Work produced in Phase II may become classified. Note: The prospective contractor(s) must be U.S. owned and operated with no foreign influence as defined by 32 U.S.C. § 2004.20 et seq., National Industrial Security Program Executive Agent and Operating Manual, unless acceptable mitigating procedures can and have been implemented and approved by the Defense Counterintelligence and Security Agency (DCSA) formerly Defense Security Service (DSS). The selected contractor must be able to acquire and maintain a secret level facility and Personnel Security Clearances. This will allow contractor personnel to perform on advanced phases of this project as set forth by DCSA and NAVAIR in order to gain access to classified information pertaining to the national defense of the United States and its allies; this will be an inherent requirement. The selected company will be required to safeguard classified material during the advanced phases of this contract IAW the National Industrial Security Program Operating Manual (NISPOM), which can be found at Title 32, Part 2004.20 of the Code of Federal Regulations.

PHASE I: Define and develop the foundational architecture and baseline capability for implementing Large Language Model Operations (LLMOps) in support of mission decision-aid tools for the E-2D platform, as outlined by Gallagher et al. [Ref 2].

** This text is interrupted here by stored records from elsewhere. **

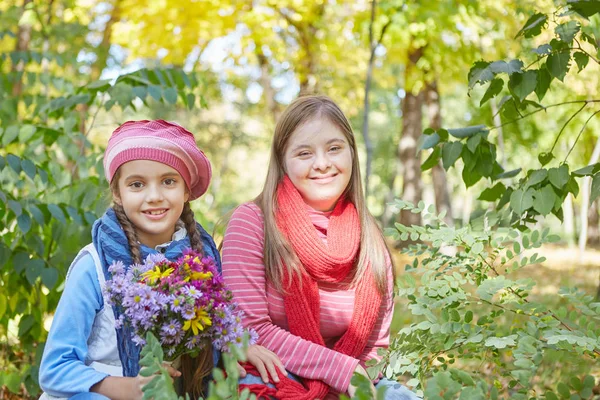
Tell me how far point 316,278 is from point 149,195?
2.41 feet

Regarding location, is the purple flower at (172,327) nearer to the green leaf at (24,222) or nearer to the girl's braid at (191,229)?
the girl's braid at (191,229)

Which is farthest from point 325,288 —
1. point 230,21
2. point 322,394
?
point 230,21

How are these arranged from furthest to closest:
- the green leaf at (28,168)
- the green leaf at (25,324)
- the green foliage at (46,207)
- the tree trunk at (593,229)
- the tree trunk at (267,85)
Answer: the tree trunk at (593,229) → the tree trunk at (267,85) → the green leaf at (25,324) → the green foliage at (46,207) → the green leaf at (28,168)

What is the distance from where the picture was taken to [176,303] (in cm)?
183

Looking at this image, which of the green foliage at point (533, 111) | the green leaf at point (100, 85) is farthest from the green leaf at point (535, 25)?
the green leaf at point (100, 85)

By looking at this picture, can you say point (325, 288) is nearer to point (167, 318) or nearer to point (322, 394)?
point (322, 394)

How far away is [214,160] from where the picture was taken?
2814cm

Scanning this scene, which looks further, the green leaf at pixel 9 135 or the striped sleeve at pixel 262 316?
the green leaf at pixel 9 135

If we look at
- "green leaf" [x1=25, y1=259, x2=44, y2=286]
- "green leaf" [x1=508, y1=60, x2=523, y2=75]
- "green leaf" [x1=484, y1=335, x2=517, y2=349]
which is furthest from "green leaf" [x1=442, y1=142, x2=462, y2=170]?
"green leaf" [x1=25, y1=259, x2=44, y2=286]

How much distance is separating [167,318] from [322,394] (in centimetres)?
83

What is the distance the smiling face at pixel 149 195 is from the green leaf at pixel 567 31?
1555mm

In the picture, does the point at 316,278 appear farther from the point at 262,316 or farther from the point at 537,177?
the point at 537,177

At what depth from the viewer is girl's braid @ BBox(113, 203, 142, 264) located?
227cm

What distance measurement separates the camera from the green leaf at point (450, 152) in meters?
2.88
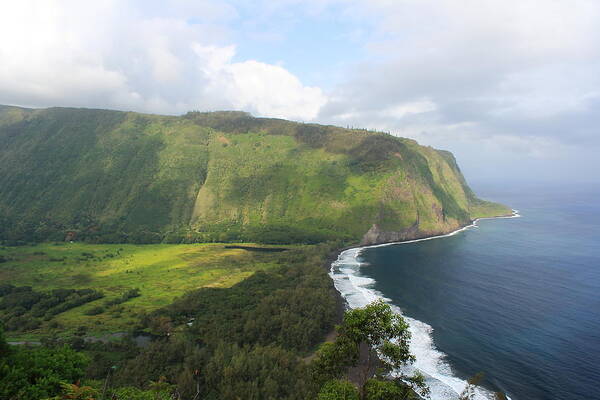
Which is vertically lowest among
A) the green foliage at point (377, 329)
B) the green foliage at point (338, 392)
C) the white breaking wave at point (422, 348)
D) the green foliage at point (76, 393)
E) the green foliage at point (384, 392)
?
the white breaking wave at point (422, 348)

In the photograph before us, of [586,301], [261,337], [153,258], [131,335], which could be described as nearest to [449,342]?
[261,337]

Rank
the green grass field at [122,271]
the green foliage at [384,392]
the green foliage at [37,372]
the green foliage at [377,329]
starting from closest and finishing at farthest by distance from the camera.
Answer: the green foliage at [37,372]
the green foliage at [384,392]
the green foliage at [377,329]
the green grass field at [122,271]

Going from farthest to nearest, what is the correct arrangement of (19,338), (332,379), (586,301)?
(586,301), (19,338), (332,379)

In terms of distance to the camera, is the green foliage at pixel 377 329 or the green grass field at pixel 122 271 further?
the green grass field at pixel 122 271

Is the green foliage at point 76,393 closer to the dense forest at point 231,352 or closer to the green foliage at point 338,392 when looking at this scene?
the dense forest at point 231,352

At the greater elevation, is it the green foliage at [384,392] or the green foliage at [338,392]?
the green foliage at [384,392]

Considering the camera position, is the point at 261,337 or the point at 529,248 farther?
the point at 529,248

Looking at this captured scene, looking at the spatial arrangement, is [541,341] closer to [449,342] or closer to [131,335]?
[449,342]

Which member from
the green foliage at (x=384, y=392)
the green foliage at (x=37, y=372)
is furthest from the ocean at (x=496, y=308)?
the green foliage at (x=37, y=372)
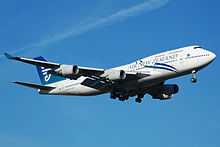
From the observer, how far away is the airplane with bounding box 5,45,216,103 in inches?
3000

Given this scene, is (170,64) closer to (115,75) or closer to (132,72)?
(132,72)

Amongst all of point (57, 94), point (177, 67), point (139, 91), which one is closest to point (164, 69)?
point (177, 67)

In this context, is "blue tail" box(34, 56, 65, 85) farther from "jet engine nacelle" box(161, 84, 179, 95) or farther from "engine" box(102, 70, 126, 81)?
"jet engine nacelle" box(161, 84, 179, 95)

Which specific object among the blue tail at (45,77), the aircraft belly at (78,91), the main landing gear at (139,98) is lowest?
the main landing gear at (139,98)

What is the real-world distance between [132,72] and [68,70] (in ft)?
25.6

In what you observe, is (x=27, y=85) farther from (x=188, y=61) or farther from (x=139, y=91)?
(x=188, y=61)

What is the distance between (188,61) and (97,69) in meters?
11.0

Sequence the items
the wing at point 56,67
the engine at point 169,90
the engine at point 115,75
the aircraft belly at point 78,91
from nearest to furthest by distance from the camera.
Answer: the wing at point 56,67 → the engine at point 115,75 → the aircraft belly at point 78,91 → the engine at point 169,90

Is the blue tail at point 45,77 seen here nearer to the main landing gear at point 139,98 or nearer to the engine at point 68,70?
the main landing gear at point 139,98

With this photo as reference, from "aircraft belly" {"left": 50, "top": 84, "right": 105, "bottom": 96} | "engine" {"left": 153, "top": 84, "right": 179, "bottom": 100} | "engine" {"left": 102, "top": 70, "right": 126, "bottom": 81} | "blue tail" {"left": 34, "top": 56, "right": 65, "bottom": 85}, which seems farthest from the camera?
"blue tail" {"left": 34, "top": 56, "right": 65, "bottom": 85}

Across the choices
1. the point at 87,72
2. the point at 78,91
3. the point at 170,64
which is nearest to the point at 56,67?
the point at 87,72

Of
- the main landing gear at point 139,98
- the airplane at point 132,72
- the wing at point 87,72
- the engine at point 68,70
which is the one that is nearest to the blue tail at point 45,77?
the airplane at point 132,72

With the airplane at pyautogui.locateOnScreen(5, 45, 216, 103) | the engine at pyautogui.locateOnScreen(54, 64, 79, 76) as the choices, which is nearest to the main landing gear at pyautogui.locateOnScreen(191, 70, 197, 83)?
the airplane at pyautogui.locateOnScreen(5, 45, 216, 103)

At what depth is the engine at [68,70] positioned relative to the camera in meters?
77.0
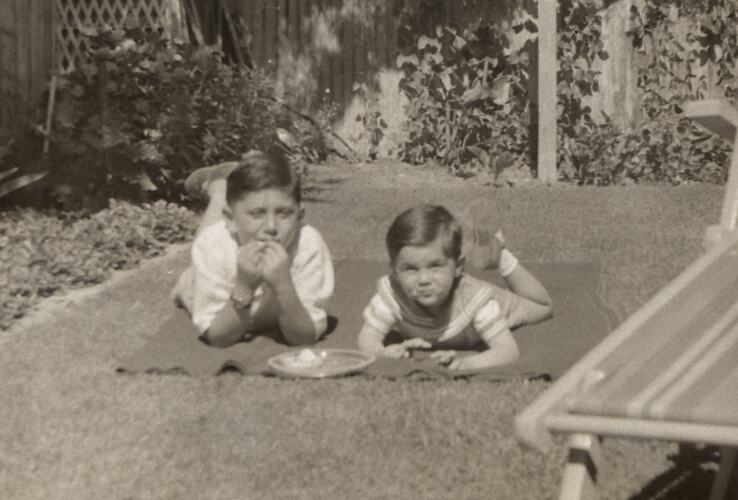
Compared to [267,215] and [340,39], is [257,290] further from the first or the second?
[340,39]

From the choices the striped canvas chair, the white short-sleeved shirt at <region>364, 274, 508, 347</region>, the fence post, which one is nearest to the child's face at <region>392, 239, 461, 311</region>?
the white short-sleeved shirt at <region>364, 274, 508, 347</region>

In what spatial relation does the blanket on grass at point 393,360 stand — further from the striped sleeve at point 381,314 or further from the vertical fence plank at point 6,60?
the vertical fence plank at point 6,60

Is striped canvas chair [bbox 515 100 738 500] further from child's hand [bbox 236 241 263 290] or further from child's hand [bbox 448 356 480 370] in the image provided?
child's hand [bbox 236 241 263 290]

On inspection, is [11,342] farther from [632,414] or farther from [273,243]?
[632,414]

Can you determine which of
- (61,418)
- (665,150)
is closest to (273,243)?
(61,418)

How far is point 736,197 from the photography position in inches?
172

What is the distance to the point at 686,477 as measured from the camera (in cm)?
405

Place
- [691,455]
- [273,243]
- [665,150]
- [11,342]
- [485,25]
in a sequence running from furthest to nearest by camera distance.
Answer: [485,25] < [665,150] < [11,342] < [273,243] < [691,455]

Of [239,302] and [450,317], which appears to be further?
[239,302]

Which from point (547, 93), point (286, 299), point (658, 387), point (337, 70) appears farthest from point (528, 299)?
point (337, 70)

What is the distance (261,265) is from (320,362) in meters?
0.46

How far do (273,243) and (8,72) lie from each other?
505 cm

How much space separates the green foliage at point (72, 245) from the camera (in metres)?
7.00

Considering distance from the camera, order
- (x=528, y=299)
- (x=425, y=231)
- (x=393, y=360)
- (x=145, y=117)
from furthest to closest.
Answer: (x=145, y=117)
(x=528, y=299)
(x=393, y=360)
(x=425, y=231)
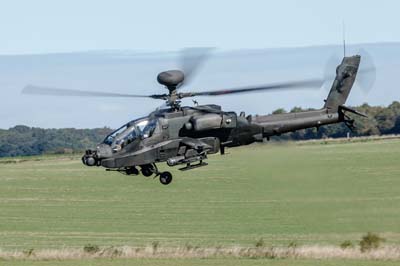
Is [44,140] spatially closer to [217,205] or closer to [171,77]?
[217,205]

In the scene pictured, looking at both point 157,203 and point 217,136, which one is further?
point 157,203

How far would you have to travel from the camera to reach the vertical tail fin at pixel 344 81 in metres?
54.2

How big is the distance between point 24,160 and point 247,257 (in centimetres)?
7948

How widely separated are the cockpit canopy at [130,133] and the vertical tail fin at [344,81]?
8239 millimetres

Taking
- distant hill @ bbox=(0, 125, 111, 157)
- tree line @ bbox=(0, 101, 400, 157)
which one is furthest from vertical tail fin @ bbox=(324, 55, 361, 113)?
distant hill @ bbox=(0, 125, 111, 157)

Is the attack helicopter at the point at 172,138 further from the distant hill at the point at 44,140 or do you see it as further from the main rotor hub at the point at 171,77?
the distant hill at the point at 44,140

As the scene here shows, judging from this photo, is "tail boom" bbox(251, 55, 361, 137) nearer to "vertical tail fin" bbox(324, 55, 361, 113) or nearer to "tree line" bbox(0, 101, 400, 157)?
"vertical tail fin" bbox(324, 55, 361, 113)

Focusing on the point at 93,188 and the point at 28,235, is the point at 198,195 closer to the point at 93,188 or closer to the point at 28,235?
the point at 93,188

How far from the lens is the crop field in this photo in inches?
2371

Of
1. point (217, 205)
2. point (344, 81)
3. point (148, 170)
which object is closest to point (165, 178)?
point (148, 170)

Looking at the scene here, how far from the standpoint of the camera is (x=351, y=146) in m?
130

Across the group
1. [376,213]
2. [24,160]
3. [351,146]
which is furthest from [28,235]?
[24,160]

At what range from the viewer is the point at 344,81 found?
54594 millimetres

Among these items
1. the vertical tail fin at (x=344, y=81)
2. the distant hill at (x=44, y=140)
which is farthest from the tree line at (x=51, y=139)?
the vertical tail fin at (x=344, y=81)
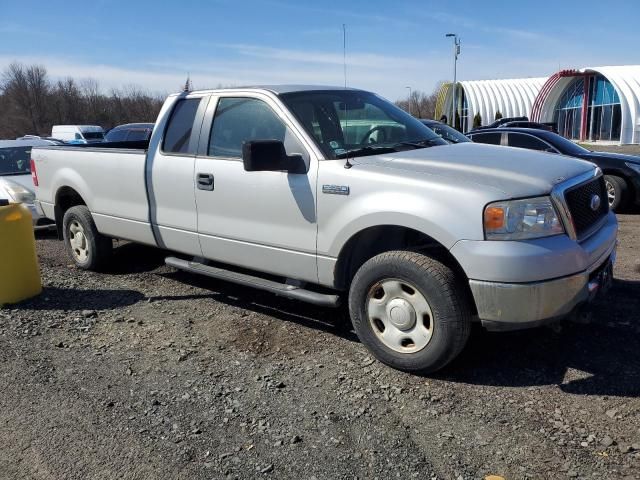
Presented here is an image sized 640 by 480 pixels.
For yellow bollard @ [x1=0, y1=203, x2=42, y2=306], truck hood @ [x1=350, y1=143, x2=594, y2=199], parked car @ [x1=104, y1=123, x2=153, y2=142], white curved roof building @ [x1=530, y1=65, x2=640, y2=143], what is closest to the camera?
A: truck hood @ [x1=350, y1=143, x2=594, y2=199]

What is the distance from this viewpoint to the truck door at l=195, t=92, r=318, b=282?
4.32 meters

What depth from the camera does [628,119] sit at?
35.5m

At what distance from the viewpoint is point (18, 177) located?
9.64 meters

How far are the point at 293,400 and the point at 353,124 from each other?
87.9 inches

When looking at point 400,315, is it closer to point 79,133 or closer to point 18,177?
point 18,177

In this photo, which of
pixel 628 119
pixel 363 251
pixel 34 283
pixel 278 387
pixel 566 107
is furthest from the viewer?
pixel 566 107

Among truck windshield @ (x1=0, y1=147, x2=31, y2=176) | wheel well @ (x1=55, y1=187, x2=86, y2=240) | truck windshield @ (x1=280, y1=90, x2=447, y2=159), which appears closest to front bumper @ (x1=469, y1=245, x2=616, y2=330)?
truck windshield @ (x1=280, y1=90, x2=447, y2=159)

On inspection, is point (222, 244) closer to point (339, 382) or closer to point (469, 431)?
point (339, 382)

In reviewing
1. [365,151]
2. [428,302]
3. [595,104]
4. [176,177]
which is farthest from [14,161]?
[595,104]

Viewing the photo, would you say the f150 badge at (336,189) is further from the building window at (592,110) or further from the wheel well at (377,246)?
the building window at (592,110)

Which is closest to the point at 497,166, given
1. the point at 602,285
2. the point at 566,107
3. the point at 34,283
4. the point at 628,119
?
the point at 602,285

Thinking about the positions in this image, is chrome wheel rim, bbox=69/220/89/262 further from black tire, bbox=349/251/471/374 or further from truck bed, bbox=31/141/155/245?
black tire, bbox=349/251/471/374

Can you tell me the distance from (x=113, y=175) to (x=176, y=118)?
A: 3.28 feet

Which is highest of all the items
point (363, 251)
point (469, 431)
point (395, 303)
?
point (363, 251)
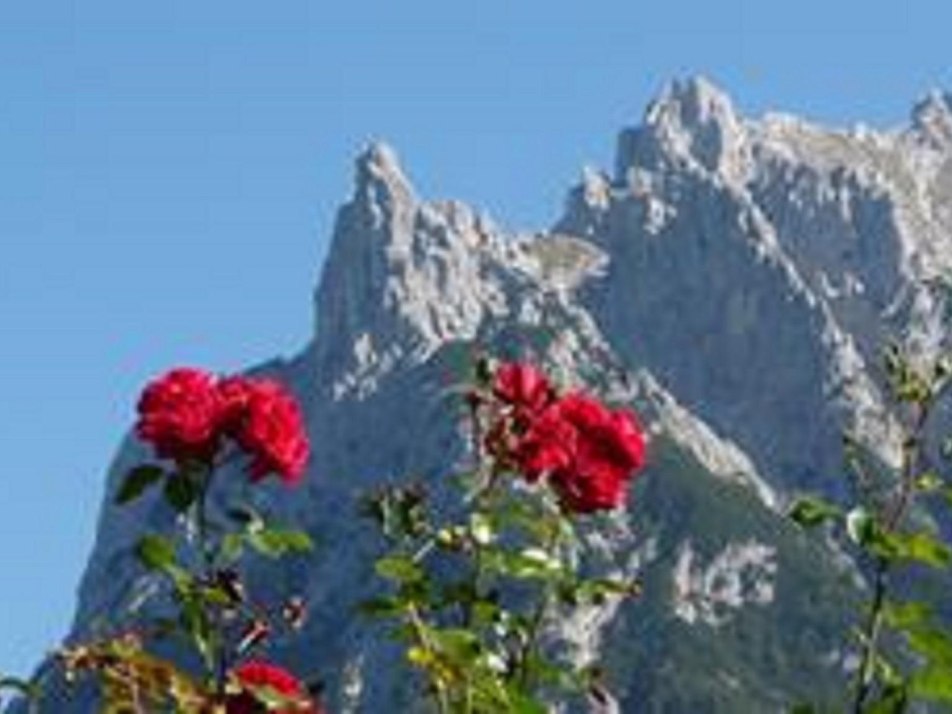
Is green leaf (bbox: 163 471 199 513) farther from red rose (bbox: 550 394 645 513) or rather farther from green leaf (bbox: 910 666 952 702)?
green leaf (bbox: 910 666 952 702)

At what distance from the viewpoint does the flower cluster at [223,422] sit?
924 cm

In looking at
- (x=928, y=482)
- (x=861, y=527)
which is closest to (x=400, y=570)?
(x=861, y=527)

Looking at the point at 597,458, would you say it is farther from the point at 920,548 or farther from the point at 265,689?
the point at 265,689

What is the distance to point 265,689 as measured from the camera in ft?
26.8

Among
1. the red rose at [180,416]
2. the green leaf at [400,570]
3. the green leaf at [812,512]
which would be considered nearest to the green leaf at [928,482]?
the green leaf at [812,512]

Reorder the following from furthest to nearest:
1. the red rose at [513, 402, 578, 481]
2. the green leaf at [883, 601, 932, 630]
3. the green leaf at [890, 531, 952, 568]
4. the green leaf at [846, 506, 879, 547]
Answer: the red rose at [513, 402, 578, 481], the green leaf at [846, 506, 879, 547], the green leaf at [890, 531, 952, 568], the green leaf at [883, 601, 932, 630]

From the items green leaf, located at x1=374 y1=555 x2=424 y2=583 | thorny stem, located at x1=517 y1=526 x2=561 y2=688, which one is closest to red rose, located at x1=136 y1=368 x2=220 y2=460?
green leaf, located at x1=374 y1=555 x2=424 y2=583

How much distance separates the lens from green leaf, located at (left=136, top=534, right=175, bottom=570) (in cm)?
902

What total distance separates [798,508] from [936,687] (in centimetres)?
126

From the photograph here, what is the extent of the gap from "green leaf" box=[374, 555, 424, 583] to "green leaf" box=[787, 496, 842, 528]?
153cm

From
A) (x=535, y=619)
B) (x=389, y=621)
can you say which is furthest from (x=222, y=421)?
(x=535, y=619)

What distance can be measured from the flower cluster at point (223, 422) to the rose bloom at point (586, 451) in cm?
118

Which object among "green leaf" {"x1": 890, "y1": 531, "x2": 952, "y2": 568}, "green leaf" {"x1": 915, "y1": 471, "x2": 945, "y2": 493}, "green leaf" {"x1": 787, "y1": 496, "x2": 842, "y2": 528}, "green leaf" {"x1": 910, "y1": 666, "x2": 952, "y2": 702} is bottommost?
"green leaf" {"x1": 910, "y1": 666, "x2": 952, "y2": 702}

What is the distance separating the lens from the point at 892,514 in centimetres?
1008
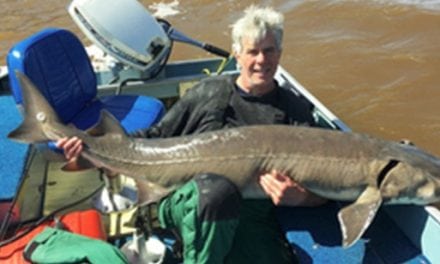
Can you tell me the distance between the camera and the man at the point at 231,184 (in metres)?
2.95

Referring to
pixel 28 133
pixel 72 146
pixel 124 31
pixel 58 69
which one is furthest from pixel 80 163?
pixel 124 31

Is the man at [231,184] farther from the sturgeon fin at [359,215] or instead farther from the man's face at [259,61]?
the sturgeon fin at [359,215]

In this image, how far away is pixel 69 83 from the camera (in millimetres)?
4770

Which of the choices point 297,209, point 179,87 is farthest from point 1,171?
point 297,209

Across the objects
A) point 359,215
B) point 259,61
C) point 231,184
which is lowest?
point 359,215

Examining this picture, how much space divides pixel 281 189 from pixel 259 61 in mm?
795

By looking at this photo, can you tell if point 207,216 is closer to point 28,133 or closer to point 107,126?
point 107,126

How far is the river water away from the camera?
7.24m

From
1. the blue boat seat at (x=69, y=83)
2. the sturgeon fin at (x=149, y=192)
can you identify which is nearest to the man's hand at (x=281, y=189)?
the sturgeon fin at (x=149, y=192)

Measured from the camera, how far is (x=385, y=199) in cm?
314

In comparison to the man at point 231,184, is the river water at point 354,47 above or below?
below

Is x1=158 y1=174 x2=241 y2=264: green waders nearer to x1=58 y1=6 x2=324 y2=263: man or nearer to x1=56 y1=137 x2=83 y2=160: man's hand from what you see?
x1=58 y1=6 x2=324 y2=263: man

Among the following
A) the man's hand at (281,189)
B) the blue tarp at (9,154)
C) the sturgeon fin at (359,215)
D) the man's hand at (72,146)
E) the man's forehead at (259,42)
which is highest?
the man's forehead at (259,42)

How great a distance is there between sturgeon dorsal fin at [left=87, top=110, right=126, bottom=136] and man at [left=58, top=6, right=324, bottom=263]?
6.0 inches
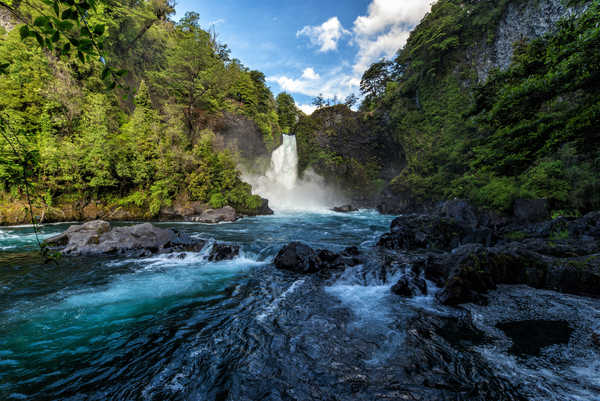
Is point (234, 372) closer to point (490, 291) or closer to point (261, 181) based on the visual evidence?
point (490, 291)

1. Security, Ethics, and Data Governance Planning

• The small business will collaborate with relevant Navy civilian representatives—such as TPOCs and PMA-231 S&T leads—to:

• Establish appropriate data classification levels for training and deployment environments

• Define a cybersecurity framework aligned with DOW and platform-specific requirements

• Incorporate an ethical AI governance structure, including bias mitigation and auditability provisions

2. LLM Selection and Mission Alignment

• An appropriate LLM architecture will be selected based on mission-specific demands of the aircraft operator, with consideration for:

• Performance in tactical and technical language domains

• Model transparency and explainability

• Compatibility with in-theater deployment constraints

3. Corpus Curation and Model Training

• The selected LLM will be trained on an aircraft relevant corpus, including—but not limited to—mission-specific Tactics, Techniques, and Procedures (TTPs), doctrine documents, and communication logs. Training methodologies will include:

• Prompt engineering

• Fine-tuning with Navy-specific linguistic patterns and use cases

• Retrieval-Augmented Generation (RAG) to support on-demand referencing of large knowledge bases

4. Evaluation and Output Validation

• Model performance will be assessed using a comprehensive metrics suite, as recommended by Diaz-de-Arcaya et al. (2024) and Gallagher et al. (2023), including:

• Response accuracy and relevance

• Appropriateness and alignment with operational context

• Bias detection and mitigation

• Trustworthiness

• Independent Subject Matter Expert (SME) evaluation

5. Deployment Pathways and Phase II Readiness

• As part of final Phase I efforts, the small business will:

• Evaluate and down-select hardware and software deployment options (e.g., computer architecture, human-machine interface designs)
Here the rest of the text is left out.